> **STATED TASK**:
Transcribe precisely those lines of the listing that fall between the line containing "Can you tell which among" and the last line, inclusive of both.

> **Items from a dataset**:
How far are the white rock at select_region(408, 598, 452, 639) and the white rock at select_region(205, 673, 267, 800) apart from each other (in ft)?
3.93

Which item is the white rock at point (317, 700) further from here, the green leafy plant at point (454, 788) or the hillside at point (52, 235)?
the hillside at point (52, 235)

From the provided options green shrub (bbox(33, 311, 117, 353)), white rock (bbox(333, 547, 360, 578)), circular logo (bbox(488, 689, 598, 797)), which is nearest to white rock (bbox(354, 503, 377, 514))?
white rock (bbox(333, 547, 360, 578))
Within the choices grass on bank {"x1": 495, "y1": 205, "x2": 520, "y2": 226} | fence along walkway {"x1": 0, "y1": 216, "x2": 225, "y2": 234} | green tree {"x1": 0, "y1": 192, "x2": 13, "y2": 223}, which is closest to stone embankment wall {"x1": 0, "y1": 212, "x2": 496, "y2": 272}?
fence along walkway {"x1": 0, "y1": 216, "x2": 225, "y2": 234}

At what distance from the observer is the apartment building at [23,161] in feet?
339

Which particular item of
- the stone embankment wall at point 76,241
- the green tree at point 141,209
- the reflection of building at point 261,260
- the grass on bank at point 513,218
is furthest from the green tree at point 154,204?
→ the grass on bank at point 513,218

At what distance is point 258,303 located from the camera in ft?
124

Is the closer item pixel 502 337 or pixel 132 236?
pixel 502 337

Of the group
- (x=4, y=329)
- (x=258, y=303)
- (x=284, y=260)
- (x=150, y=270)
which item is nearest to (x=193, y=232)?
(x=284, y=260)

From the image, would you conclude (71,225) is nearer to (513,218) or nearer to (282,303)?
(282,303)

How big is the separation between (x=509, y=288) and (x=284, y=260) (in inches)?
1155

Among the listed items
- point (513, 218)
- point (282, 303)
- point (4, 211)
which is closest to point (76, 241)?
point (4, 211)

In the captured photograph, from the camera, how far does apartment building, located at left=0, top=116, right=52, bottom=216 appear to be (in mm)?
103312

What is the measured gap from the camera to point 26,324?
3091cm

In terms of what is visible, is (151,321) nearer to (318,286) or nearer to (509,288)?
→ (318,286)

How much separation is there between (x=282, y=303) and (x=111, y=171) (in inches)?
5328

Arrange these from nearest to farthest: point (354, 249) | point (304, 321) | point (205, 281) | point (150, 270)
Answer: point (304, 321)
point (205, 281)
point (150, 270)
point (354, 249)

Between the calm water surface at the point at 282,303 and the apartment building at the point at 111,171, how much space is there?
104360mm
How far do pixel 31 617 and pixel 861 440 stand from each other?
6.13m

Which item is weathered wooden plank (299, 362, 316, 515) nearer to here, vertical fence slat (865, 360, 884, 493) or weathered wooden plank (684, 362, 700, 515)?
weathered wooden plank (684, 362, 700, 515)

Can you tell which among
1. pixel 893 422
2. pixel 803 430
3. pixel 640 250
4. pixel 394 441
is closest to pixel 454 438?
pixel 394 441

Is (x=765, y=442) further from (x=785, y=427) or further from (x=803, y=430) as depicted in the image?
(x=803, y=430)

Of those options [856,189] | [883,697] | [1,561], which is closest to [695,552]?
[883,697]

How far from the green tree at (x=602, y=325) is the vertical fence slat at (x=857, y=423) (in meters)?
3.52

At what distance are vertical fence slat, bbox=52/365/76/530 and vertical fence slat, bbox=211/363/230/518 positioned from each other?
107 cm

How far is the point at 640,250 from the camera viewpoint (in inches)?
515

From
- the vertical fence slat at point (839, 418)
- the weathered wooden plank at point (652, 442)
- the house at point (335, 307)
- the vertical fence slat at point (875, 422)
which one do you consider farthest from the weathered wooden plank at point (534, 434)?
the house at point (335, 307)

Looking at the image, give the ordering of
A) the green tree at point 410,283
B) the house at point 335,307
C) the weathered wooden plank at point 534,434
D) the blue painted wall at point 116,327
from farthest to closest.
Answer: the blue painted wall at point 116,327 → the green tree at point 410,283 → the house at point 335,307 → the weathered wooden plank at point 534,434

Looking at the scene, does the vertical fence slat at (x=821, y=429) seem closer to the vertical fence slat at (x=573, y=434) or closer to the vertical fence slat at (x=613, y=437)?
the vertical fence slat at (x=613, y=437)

> **FINISHED TASK**:
Can you tell which among
1. pixel 893 422
2. pixel 803 430
3. pixel 640 250
4. pixel 394 441
is closest to pixel 454 438?
pixel 394 441

Is (x=765, y=442) further from (x=785, y=427) or further from (x=803, y=430) as depicted in the image?
(x=803, y=430)

Of those options [856,189] | [883,697] | [1,561], which is closest to [695,552]?
[883,697]

How far from the green tree at (x=602, y=325) is the vertical fence slat at (x=857, y=423) (in meters)?
3.52

At what distance are vertical fence slat, bbox=52/365/76/530 and vertical fence slat, bbox=211/363/230/518 positioned from each other?
107 cm

How far is the point at 640,250 from the camera viewpoint (in inches)?
515

From
- the vertical fence slat at point (839, 418)
- the weathered wooden plank at point (652, 442)
- the house at point (335, 307)
- the vertical fence slat at point (875, 422)
which one do you consider farthest from the weathered wooden plank at point (534, 434)?
the house at point (335, 307)

Looking at the image, give the ordering of
A) the green tree at point 410,283
B) the house at point 335,307
C) the weathered wooden plank at point 534,434
D) the blue painted wall at point 116,327
from farthest to closest.
Answer: the blue painted wall at point 116,327 → the green tree at point 410,283 → the house at point 335,307 → the weathered wooden plank at point 534,434

Looking at the scene, does the vertical fence slat at (x=821, y=429) seem closer to the vertical fence slat at (x=573, y=434) or closer to the vertical fence slat at (x=613, y=437)?
the vertical fence slat at (x=613, y=437)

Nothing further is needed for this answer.